Ini adalah sisi hulu untuk mencegah penyakit sehingga beban sisi hilir dalam pengobatan jauh lebih ringan.  Meski demikian, negara membangun rumah sakit di hampir semua kota di wilayah Daulah Khilafah.  Ini adalah rumah-rumah sakit dalam pengertian modern.  Rumah sakit ini dibuat untuk mempercepat penyembuhan pasien di bawah pengawasan staf yang terlatih serta untuk mencegah penularan kepada masyarakat.

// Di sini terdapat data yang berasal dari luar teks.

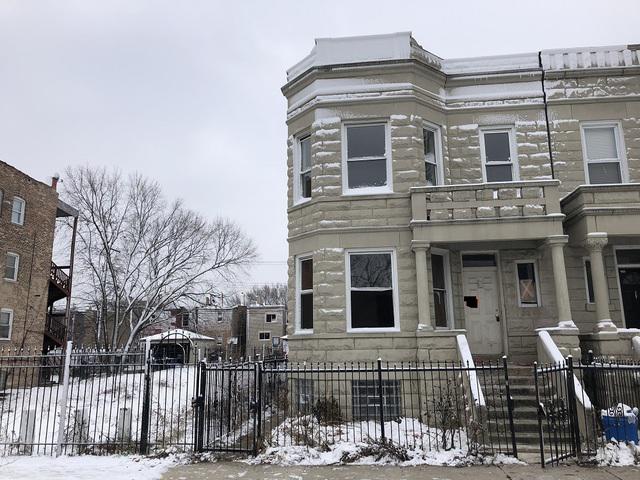 3541 W Van Buren St., Chicago, IL 60624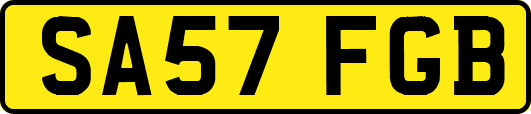 SA57FGB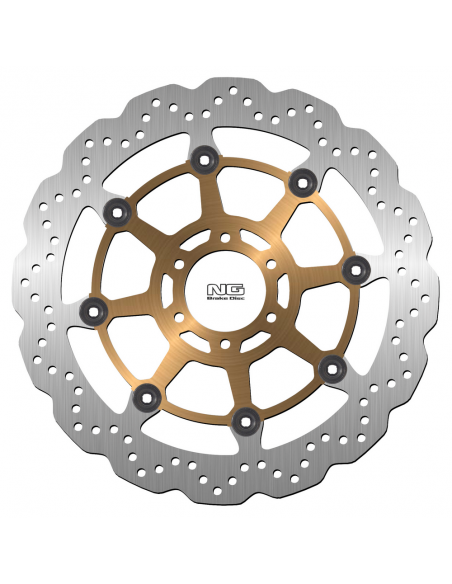 DISCO 1060X ONDULADO °320 NG B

Pada zaman pertengahan, hampir semua kota besar wilayah khilafah memiliki rumah sakit.  Di Kairo, rumah sakit Qalaqun dapat menampung hingga 8000 pasien.  Rumah sakit ini juga sudah digunakan untuk pendidikan universitas serta untuk riset.  Rumah Sakit ini juga bukan hanya untuk yang sakit fisik, namun juga sakit jiwa.  Di Eropa, rumah sakit semacam ini baru didirikan oleh veteran Perang Salib yang menyaksikan kehebatan sistem kesehatan di Timur Tengah. Sebelumnya pasien jiwa hanya diisolir dan paling jauh dicoba diterapi dengan ruqyah.

Semua rumah sakit di Dunia Islam dilengkapi dengan tes-tes kompetensi bagi setiap dokter dan perawatnya, aturan kemurnian obat, kebersihan dan kesegaran udara, sampai pemisahan pasien penyakit-penyakit tertentu.

Rumah-rumah sakit ini bahkan menjadi favorit para pelancong asing yang ingin mencicipi sedikit kemewahan tanpa biaya, karena seluruh rumah sakit di Daulah Khilafah bebas biaya.  Namun, pada hari keempat, bila terbukti mereka tidak sakit, mereka akan disuruh pergi, karena kewajiban menjamu musafir hanya tiga hari.

Banyak individu yang ingin berkontribusi dalam amal ini.  Negara memfasilitasi dengan membentuk lembaga wakaf (charitable trust) yang menjadikan makin banyak madrasah dan fasilitas kesehatan bebas biaya.  Model ini pada saat itu adalah yang pertama di dunia.

Inilah Islam ketika diterapkan secara sempurna dalam sistem khilafah. Ternyata Islam telah lebih dulu menjadi tempat “healt tourism” berdasarkan bukti sejarah di atas. Bahkan rumah sakit di wilayah kekhilafahan Islam menjadi tempat favorit para pelancong. Mereka senang dan puas dengan fasilitas dan pelayanan yang baik, apalagi tak sedikit pun uang keluar dari kantong untuk membayarnya. Tidakkah kita rindu hal itu hadir kembali?